Stored dataset items:
• • • •
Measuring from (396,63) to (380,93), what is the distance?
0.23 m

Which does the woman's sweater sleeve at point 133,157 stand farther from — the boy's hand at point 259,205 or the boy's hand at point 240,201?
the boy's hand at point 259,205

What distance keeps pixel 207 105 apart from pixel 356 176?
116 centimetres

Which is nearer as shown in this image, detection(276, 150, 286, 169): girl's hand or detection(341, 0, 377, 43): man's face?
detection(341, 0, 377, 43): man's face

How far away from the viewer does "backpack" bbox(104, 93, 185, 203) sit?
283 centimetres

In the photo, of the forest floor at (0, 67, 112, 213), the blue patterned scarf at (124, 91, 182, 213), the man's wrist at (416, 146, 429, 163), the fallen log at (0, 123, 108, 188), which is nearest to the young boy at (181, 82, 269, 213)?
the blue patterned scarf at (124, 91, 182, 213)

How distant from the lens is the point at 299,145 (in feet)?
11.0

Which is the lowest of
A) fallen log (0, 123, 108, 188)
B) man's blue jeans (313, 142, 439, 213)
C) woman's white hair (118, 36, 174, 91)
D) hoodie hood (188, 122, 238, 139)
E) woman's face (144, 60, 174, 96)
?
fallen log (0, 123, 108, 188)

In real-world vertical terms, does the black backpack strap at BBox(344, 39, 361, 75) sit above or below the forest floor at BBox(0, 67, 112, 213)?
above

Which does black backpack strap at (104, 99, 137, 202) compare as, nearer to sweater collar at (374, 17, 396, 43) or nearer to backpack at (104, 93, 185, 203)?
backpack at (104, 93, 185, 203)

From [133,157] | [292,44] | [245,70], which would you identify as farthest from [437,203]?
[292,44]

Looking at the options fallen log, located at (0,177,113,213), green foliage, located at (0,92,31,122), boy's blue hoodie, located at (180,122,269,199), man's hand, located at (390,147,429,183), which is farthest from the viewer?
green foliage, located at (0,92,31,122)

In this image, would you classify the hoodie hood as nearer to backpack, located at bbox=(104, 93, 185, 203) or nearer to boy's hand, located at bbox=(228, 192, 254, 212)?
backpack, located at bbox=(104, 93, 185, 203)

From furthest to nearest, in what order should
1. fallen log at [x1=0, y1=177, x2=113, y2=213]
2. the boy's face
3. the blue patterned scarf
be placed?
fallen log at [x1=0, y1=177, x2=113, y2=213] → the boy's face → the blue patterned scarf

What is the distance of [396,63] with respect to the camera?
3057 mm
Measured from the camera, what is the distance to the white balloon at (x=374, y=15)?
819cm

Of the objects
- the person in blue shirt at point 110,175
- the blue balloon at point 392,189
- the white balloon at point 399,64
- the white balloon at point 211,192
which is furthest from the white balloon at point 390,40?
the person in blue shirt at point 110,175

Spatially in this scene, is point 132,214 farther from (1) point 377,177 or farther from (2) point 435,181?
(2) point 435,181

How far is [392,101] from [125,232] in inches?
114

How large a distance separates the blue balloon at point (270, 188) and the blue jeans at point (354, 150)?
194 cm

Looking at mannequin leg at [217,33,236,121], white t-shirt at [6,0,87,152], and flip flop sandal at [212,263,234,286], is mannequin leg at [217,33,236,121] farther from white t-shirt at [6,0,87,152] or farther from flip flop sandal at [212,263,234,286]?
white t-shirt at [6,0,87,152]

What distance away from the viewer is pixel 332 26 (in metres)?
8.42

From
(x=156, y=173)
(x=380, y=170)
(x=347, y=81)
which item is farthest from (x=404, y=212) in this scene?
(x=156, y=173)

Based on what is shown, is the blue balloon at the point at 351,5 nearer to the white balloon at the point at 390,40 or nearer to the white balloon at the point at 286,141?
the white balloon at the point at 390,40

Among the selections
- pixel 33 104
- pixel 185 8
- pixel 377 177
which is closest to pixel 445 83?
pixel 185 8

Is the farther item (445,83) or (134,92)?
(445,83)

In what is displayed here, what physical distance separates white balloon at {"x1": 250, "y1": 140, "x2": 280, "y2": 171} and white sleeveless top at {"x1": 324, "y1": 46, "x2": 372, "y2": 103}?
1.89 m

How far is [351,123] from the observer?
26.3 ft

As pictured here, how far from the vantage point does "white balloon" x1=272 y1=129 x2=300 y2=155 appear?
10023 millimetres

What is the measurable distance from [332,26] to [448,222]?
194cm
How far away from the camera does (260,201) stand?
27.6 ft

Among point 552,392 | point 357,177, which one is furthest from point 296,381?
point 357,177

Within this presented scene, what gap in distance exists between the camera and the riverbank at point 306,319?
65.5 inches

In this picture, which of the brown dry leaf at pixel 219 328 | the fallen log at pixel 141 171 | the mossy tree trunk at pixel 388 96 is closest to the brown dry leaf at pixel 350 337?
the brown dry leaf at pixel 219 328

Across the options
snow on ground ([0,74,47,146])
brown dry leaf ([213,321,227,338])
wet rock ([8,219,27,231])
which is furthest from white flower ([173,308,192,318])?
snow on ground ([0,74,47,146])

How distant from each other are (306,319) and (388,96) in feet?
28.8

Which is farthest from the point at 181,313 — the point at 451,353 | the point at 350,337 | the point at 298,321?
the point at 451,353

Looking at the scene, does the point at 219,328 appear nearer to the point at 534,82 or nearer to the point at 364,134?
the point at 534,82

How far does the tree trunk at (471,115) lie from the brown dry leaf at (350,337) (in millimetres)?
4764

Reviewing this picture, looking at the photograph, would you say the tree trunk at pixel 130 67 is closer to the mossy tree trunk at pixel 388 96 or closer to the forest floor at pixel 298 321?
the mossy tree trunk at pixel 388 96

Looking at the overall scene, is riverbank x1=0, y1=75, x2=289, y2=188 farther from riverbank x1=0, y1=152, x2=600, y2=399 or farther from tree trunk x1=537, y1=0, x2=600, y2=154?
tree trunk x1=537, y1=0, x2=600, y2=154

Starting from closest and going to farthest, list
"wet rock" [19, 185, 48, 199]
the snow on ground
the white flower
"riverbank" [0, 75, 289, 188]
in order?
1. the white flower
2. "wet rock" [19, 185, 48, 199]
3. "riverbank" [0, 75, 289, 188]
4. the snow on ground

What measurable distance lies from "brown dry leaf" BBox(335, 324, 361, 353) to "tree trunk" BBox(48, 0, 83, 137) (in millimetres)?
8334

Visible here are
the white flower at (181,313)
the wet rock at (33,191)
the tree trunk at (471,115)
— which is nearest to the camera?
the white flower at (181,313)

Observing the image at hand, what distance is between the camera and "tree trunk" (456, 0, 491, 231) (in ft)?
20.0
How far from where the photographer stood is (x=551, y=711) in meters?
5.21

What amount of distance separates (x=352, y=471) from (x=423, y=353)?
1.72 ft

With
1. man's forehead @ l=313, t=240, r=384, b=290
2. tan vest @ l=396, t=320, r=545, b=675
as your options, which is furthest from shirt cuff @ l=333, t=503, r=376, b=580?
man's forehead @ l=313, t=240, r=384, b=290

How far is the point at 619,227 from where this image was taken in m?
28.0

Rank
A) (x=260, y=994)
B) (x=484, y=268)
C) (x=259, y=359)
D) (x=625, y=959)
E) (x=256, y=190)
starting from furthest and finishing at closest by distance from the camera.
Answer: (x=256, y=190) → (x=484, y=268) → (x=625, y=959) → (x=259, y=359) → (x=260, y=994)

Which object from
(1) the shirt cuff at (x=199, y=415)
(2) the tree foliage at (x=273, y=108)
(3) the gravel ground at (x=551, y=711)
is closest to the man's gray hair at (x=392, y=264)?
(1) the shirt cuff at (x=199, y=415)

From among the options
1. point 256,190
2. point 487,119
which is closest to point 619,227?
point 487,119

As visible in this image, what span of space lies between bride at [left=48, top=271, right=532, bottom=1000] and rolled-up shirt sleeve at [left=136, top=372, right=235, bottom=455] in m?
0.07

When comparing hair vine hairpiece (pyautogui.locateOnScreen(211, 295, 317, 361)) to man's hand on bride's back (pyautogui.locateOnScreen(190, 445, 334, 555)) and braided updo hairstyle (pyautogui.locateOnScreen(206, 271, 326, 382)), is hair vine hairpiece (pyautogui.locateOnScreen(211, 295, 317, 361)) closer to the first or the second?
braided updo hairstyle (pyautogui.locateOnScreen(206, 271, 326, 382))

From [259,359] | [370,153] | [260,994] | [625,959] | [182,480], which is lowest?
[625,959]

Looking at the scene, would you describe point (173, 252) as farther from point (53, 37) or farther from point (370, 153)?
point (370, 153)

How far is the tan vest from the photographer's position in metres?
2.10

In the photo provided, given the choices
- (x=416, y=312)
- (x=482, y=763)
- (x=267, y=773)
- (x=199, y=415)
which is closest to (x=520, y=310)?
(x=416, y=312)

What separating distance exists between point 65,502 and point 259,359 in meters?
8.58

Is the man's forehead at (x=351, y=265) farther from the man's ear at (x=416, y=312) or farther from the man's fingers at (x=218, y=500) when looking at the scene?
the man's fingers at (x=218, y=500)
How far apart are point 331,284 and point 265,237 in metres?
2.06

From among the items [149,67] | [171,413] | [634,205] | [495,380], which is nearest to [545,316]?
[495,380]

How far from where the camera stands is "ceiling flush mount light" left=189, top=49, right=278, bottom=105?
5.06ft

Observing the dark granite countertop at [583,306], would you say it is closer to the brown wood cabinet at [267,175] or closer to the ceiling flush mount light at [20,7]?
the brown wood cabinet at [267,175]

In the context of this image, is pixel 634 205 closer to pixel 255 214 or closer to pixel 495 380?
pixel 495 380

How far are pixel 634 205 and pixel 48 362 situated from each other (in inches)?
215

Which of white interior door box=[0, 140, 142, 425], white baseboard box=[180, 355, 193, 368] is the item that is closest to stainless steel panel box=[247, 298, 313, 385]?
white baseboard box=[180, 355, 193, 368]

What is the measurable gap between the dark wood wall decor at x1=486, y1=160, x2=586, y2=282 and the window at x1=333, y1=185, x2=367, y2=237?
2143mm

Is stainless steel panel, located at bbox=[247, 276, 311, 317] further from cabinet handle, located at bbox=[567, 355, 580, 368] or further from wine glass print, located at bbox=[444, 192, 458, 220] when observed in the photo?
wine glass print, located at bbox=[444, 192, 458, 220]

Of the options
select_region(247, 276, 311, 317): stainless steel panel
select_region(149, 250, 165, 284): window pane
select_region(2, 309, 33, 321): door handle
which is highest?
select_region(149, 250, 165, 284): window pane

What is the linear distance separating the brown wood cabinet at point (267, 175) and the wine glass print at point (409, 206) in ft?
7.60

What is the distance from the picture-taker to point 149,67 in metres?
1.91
• • • •
TASK TO CARRY OUT: Each line from the one containing "What is the measurable gap" to the end of the listing above should be copied exactly, and nothing else.

REPLY:
What is the measurable gap between the dark wood wall decor at x1=486, y1=160, x2=586, y2=282 and the window at x1=333, y1=185, x2=367, y2=237?
2143mm

Is stainless steel panel, located at bbox=[247, 276, 311, 317] further from cabinet handle, located at bbox=[567, 355, 580, 368] or further from wine glass print, located at bbox=[444, 192, 458, 220] when observed in the photo?
wine glass print, located at bbox=[444, 192, 458, 220]

Of the options
select_region(247, 276, 311, 317): stainless steel panel
select_region(149, 250, 165, 284): window pane
select_region(2, 309, 33, 321): door handle
which is highest?
select_region(149, 250, 165, 284): window pane

What is the linear distance separating the brown wood cabinet at point (267, 175) and the wine glass print at point (409, 206) in ft?
7.60

What is the distance from the picture-taker to point 149,67 in metres?
1.91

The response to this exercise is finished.